Iwamoto Mari
Iwamoto Mari | |
---|---|
Born | January 19, 1926 |
Died | May 11, 1979 | (aged 53)
Resting place | Japan |
Other names | 巖本メリー・エステル → 巖本 真理 |
Occupation | violinist |
Relatives | Grandfather: Iwamoto Yoshiharu― Educator for women, Christian. Grandmother:Wakamatsu Shizuko― Educator, translator, and novelist. |
Iwamoto Mari (巖本 真理, 19 January 1926―11 May 1979) was a Japanese violinist and educator. She founded the Iwamoto Mari String Quartet and was a professor at the Tokyo Academy of Music.
Biography
[edit]Born in Japan to a Japanese father, Masahito Iwamoto, and an American mother, Marguerite (nee Magruder). She took violin lessons from Anna Bubnova-Ono (Anna Dmitrievna Bubnova) after the age of six. She was a child prodigy, winning the All Japan Music Competition's violin category in 1937.

- DATA
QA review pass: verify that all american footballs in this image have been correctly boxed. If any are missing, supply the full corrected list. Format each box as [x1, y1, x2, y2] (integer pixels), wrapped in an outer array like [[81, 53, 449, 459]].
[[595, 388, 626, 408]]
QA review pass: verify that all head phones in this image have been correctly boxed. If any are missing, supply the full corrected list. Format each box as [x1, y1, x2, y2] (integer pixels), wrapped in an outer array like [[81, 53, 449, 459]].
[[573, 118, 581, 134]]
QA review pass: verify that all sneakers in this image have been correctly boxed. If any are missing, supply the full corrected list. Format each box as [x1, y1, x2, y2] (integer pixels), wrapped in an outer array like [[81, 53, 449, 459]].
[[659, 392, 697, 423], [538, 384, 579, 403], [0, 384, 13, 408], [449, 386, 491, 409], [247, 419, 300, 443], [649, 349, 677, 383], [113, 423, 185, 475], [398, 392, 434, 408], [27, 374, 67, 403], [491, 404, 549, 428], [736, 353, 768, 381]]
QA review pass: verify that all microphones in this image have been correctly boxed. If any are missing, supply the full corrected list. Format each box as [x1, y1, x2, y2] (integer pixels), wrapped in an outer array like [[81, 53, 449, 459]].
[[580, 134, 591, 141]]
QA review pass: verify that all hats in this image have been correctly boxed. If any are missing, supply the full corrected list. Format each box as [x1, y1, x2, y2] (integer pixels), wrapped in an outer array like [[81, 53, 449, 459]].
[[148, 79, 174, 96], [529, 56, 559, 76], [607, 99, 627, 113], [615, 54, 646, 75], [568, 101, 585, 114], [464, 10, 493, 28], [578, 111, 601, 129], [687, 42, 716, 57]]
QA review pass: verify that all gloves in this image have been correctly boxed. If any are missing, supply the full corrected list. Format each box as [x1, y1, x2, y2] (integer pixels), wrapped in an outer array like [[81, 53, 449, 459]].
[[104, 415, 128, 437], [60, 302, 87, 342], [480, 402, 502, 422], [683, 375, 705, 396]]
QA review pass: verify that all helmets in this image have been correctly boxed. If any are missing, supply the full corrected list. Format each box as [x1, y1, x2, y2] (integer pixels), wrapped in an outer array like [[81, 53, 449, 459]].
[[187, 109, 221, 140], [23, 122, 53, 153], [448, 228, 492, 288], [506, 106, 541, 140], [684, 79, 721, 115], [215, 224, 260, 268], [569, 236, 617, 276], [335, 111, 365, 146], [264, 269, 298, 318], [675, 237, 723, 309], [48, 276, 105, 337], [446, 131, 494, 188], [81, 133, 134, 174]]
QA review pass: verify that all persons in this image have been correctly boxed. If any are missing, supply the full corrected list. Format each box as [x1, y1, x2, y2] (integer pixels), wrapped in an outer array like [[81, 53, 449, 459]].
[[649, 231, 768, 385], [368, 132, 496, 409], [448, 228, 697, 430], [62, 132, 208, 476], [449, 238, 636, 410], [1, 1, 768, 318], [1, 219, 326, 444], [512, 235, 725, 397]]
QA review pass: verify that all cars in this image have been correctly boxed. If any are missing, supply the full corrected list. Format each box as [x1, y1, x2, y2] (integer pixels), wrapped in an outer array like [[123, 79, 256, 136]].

- PROBLEMS TO SOLVE
**1.** According to the Iwamoto Mari biography, what achievement marks her as a child prodigy? Answer in one to three sentences.
**2.** Continue the Iwamoto Mari biography after its last sentence.

- EXPECTED RESULTS
**1.** She won the violin category of the All Japan Music Competition in 1937.

**2.**
From 1946 to 1949, she was a professor at the Tokyo Academy of Music, resigning the post in 1949 in order to spend a year in the USA. She stayed there in a year and half, and took lessons by George Enescu in Chicago, and Louis Persinger in New York at The Juilliard School.[1] On 14 June 1950, she took a recital at the Town Hall.[2]
She resumed to play a soloist after coming back to Japan.[3] In addition, She founded the Iwamoto Mari String Quartet in 1967, with violinist Tomoda Yoshiaki, viola player Suganuma Junji and cellist Kuranuma Toshio; the quartet won a special prize at the Suntory Music Award in 1979, shortly prior to Mari's death from cancer on 11 May 1979.
References
[edit]- Margaret Mehl (September 10, 2011). "Three Violin Maidens (2): Iwamoto Mari". Retrieved 2012-05-03.
- Louis Frédéric (2002). Japan Encyclopedia. Harvard University Press. Accessible via Google Books.
Notes
[edit]- ^ Her autobiography: YAMAGUCHI Reiko, "IWAMOTO Mari: Meaning of life", Shinchosha Publishing Co, Ltd., 1984.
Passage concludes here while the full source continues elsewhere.